Latency is a very important metric for a system, because it affects user experience a lot. In distributed system, tail latency is much more important than in single node system. This is based on a simple observation:
if you have components that 1% of requests exhibit high latency, and if request from client have to touch 100 components in a distributed system, then you’ll have 64% of client requests exhibit high latency. That’s awful user experience. This is a fundamental property of scaling systems: you need to worry not just about latency, but tail latency. High performance equals high tolerances. At scale you can’t ignore tail latency.
From this article, we can know that latency can arise from many sources, from hardware to software. It also links to interesting discussion on TCP vs SPDY.
Authors of another paper discussed their effort on tuning web server software, they found out that head-of-line blocking in kernel queue has great impact on latency. This kind of blocking is sometime helpful for throughput on disk write, but can severely degrades latency. Also, if you have blocking invocation in an event loop, it will also causes head-of-line blocking, and will makes tail latency higher, by removing blocking invocation out of event loop, we can solve this kind of problem.
Another article from linkedin discussed how they solve high tail latency by installing another net card to serve specific network request.
Two examples above show how difficult it is to identify the source of latency. As always, optimization requires a lot of insight on how system works.
Another interesting paper proposed a runtime coordination system that coordinate GC in distributed system written in GC language. GC usually causes hiccup for system, especially major collection. This paper shows that minor GC have little impact on batch workload like Spark, but will affect real-time application significantly, GC is a key contributor to stragglers in many interactive system. By deploying coordinate system, PageRank computation on Spark completed 15% faster, 99.9% tail update latency on Cassandra is improved from 3.3ms to 1.6ms, the worst case from 83ms to 19ms, which is quite impressive.
High tail latency is not only caused by GC, head-of-line blocking etc, it’s prevalent. This paper shows that 1% tail latency is unpredictable no matter what config, programming language or OS is. After removing 1% tail latency from statistic, the server’s behavior is predictable. So that, many systems could focusing on provide QoS guarantees for statistical measures such as 99th latency percentile.
Ok, enough talk about background, let’s read some really awesome stuff.
Jeff Dean gives a talk about tail latency in 2013. Here is the slide and summary article.

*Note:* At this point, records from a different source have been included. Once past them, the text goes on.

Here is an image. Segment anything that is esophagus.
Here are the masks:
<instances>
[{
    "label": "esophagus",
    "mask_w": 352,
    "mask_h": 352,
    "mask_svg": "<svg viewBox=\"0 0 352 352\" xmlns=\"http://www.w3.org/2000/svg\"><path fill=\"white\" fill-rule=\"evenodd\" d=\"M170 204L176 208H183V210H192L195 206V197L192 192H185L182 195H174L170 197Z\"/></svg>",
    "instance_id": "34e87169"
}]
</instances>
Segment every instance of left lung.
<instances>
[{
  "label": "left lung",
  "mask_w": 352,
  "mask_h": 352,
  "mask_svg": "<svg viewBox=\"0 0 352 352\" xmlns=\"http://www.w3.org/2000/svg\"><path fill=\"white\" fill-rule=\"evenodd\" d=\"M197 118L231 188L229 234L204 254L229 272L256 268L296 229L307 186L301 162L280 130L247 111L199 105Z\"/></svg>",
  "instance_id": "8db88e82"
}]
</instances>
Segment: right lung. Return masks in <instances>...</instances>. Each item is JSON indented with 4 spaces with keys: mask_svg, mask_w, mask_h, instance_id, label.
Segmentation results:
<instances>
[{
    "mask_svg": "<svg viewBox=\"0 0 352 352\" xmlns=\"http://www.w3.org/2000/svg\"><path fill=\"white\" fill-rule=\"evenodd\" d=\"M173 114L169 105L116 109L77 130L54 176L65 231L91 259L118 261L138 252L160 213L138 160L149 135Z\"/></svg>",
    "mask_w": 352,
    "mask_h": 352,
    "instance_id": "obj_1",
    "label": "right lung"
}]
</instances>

Instead of trying to identify the source of latency & eliminate it, he tries to live with it. The talk gives some general techniques to cut the tail, like: hedged requests, tied requests, micro-partitions, selective replication and latency-induced probation. These techniques is general enough to applied to many scenarios.
The talk compared faults tolerance and variability tolerance. To tolerate variability, one has to:
make a predictable whole out of unpredictable parts
and this is where the title of this post came from. It’s very similar to:
make a reliable whole out of unreliable parts
which is the key point of distributed system. And since latency is more and more important as a metric, predictable latency should also be more and more important. I think this is the direction that next age distributed system should heading.